The only thing you have to manipulate is the index.html of your Appgyver web app. This you can do after downloading and extracting the built app.

It is important that wherever you set up the hosting for your app it has to have secure connection, else the PWA won’t work. For a small project any hosting + Cloudflare routing should and would work.

Just a few notes:
Sometimes the PWABuilder provides wrong manifest.json.

  • If you have the affinity then check the generated file. It should look something like this:
{
    "background_color": "#ffffff",
    "display": "minimal-ui",
    "name": "Hey, Alfa!",
    "orientation": "any",
    "scope": "/",
    "short_name": "Hey, Alfa!",
    "start_url": "/",
    "theme_color": "#ffffff",
    "icons": [{
            "src": "/logo-alfatours.png",
            "type": "image/png",
            "sizes": "1001x1001"
        },
        {
            "src": "/logo-alfatours.png",
            "type": "image/png",
            "sizes": "1001x1001",
            "purpose": "any maskable"
        }
    ]
}

Also the service-worker.js will look a bit different for each choice you can have there on the website, but should look like this:

const CACHE = "pwabuilder-offline";

importScripts('https://storage.googleapis.com/workbox-cdn/releases/5.1.2/workbox-sw.js');

self.addEventListener("message", (event) => {
  if (event.data && event.data.type === "SKIP_WAITING") {
    self.skipWaiting();
  }
});

workbox.routing.registerRoute(
  new RegExp('/*'),
  new workbox.strategies.StaleWhileRevalidate({
    cacheName: CACHE
  })
);

These two are the separate files, that you have to add to the folder, your downloaded and unpackaged app. Also make sure to create an icon that is at least 526x526 of the size and upload that. Always update the manifest.json according to your icon’s size.

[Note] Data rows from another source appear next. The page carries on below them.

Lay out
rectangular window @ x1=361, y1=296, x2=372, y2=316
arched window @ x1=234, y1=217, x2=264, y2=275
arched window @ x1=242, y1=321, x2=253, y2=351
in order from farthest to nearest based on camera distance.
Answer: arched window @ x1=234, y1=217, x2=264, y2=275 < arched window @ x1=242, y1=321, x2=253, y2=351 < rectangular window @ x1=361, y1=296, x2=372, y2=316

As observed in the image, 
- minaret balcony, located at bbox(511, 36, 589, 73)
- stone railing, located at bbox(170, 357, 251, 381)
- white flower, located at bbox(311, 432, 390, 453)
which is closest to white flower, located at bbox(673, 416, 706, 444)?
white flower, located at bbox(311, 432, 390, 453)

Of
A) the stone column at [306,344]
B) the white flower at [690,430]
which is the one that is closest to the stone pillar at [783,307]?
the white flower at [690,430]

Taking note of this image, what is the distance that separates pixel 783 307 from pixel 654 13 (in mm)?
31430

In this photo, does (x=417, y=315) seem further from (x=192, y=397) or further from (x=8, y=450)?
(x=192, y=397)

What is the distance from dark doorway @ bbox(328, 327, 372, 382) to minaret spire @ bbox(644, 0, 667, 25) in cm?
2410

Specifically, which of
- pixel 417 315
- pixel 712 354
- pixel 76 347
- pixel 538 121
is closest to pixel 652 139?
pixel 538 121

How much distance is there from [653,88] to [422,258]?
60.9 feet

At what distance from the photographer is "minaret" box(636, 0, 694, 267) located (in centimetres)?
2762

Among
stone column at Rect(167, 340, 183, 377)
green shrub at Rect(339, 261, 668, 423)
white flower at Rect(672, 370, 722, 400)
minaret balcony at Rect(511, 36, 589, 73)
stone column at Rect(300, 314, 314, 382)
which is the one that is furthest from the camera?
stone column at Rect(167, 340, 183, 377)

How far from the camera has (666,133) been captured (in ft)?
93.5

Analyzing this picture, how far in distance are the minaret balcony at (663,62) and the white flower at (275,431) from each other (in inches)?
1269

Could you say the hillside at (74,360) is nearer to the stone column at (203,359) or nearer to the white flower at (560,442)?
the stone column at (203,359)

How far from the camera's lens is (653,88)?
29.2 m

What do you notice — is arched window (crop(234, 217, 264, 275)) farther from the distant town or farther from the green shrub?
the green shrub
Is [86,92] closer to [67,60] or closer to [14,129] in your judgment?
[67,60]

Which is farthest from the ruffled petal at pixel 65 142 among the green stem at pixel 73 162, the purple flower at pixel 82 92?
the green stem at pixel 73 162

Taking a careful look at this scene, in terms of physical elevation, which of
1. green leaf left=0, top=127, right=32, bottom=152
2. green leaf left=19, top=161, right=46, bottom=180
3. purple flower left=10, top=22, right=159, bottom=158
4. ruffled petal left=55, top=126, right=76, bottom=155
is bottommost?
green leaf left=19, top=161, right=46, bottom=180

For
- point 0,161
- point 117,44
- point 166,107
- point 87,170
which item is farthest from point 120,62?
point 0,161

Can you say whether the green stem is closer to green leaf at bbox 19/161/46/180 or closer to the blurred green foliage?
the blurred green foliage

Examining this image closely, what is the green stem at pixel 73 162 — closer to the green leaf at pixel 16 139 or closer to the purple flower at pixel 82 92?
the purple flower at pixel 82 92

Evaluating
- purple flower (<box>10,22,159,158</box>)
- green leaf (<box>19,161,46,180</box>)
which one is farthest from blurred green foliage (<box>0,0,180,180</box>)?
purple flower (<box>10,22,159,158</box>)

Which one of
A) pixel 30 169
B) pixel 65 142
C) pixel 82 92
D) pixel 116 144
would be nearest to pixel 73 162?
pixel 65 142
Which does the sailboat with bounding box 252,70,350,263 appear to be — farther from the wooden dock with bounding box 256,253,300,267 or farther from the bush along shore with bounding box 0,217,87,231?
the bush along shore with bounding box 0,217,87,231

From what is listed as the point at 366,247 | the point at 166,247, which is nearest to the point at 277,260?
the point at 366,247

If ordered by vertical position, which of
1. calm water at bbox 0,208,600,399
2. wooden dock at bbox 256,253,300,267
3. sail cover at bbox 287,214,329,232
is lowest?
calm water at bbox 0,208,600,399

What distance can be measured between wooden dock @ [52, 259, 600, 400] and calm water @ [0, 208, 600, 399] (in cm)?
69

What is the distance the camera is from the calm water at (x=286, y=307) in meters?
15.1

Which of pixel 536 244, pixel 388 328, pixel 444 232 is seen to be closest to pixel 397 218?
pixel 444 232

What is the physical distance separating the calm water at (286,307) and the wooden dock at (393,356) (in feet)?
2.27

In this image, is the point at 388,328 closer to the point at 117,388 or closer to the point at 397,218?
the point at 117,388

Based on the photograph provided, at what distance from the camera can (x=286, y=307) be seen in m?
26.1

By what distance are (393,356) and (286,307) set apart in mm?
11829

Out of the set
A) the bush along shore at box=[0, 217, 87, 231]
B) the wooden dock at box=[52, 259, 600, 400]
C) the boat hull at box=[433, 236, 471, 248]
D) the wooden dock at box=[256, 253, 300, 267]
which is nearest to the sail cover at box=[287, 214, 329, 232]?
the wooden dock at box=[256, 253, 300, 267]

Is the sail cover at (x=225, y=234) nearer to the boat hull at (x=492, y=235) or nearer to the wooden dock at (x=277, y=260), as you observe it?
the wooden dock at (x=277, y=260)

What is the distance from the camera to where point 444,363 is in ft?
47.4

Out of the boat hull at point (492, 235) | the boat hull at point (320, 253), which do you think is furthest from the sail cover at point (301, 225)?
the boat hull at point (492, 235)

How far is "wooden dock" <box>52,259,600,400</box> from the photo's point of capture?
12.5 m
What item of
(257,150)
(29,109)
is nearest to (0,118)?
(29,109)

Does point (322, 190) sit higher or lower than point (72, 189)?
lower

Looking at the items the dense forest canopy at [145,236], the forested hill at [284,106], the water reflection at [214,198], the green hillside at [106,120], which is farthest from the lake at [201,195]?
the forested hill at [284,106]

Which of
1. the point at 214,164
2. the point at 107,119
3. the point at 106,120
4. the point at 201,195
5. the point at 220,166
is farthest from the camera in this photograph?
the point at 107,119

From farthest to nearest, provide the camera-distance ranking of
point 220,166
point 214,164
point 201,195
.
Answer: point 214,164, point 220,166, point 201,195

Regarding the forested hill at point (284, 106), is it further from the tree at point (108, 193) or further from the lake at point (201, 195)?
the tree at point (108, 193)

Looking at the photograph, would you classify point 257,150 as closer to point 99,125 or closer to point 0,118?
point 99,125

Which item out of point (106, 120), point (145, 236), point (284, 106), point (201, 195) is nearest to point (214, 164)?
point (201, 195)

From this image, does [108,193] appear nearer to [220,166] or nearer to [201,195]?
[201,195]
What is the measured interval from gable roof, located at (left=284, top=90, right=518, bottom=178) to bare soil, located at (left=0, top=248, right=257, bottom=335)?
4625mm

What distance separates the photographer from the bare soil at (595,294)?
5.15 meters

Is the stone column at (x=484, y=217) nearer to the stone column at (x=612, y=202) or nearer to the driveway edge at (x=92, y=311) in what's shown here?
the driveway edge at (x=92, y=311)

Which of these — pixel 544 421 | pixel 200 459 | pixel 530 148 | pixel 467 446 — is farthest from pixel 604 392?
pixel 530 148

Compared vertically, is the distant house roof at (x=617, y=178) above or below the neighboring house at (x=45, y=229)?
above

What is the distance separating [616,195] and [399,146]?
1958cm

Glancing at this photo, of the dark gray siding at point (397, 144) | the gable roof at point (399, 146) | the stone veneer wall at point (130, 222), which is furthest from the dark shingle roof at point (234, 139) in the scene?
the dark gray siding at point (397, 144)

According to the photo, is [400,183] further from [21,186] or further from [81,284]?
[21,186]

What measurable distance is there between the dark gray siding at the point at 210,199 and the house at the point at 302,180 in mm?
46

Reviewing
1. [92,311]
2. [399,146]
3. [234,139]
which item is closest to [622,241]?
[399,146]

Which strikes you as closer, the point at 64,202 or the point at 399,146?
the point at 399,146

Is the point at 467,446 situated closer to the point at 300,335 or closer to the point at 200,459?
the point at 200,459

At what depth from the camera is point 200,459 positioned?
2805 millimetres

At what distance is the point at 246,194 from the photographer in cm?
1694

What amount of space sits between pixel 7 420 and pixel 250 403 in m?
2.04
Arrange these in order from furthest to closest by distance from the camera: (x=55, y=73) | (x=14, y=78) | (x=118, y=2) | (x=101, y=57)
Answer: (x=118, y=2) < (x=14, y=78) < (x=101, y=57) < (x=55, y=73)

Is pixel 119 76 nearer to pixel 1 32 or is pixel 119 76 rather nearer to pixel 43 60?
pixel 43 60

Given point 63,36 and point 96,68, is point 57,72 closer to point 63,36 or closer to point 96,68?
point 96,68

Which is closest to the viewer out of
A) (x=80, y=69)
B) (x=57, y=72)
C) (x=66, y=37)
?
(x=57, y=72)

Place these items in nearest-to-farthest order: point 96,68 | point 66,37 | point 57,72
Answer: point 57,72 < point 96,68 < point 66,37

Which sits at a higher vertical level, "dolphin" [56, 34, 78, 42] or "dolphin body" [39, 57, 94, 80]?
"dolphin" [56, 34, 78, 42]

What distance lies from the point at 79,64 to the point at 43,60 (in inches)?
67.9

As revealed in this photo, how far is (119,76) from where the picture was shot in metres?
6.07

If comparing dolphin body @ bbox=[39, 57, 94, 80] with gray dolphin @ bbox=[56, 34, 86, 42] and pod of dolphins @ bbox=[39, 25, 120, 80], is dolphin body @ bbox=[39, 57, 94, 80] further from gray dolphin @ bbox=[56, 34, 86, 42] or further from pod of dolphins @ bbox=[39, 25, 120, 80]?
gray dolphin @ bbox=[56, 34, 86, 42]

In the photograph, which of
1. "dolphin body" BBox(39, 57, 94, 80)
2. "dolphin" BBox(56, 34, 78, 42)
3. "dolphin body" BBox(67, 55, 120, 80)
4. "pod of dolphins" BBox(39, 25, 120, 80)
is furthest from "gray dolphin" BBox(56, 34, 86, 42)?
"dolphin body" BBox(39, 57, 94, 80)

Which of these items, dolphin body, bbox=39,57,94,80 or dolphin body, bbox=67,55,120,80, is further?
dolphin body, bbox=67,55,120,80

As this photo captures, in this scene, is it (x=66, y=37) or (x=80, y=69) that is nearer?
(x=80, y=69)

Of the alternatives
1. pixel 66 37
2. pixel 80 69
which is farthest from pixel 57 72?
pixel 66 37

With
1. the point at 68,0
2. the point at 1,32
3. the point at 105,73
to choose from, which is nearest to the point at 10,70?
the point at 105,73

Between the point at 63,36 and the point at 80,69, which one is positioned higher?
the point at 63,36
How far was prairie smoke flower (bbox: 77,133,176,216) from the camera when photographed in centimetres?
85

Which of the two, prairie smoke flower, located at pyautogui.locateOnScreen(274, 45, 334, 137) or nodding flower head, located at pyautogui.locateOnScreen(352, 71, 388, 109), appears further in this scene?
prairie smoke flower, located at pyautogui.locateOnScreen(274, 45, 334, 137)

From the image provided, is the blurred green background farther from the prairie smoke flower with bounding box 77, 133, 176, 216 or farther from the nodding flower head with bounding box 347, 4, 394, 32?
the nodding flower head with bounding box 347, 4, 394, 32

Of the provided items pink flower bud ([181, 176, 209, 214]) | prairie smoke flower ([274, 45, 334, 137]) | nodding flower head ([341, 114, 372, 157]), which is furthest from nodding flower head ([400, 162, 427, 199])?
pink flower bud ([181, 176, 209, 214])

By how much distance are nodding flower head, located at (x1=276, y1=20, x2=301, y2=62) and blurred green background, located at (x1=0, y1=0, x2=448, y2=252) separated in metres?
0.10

For example here is my final output of the latest project here. An app with 9 pages, Firebase auth, and hundreds of data in FB. Run smooth and feels native on MacOS and Windows10 as well. (I am pretty sure there is no reason why it would not run perfectly fine on Win11 either, since it runs in fact in a specified browser window.)

MacOS:

Windows10:

2 Likes

Thanks for this ! Would you know if this would work with on device storage ?

I have not tried it yet, but since the on-device storage in case of a web-app is in the browser, and the PWA runs in a specified browser window, I think there should be no issues in that case.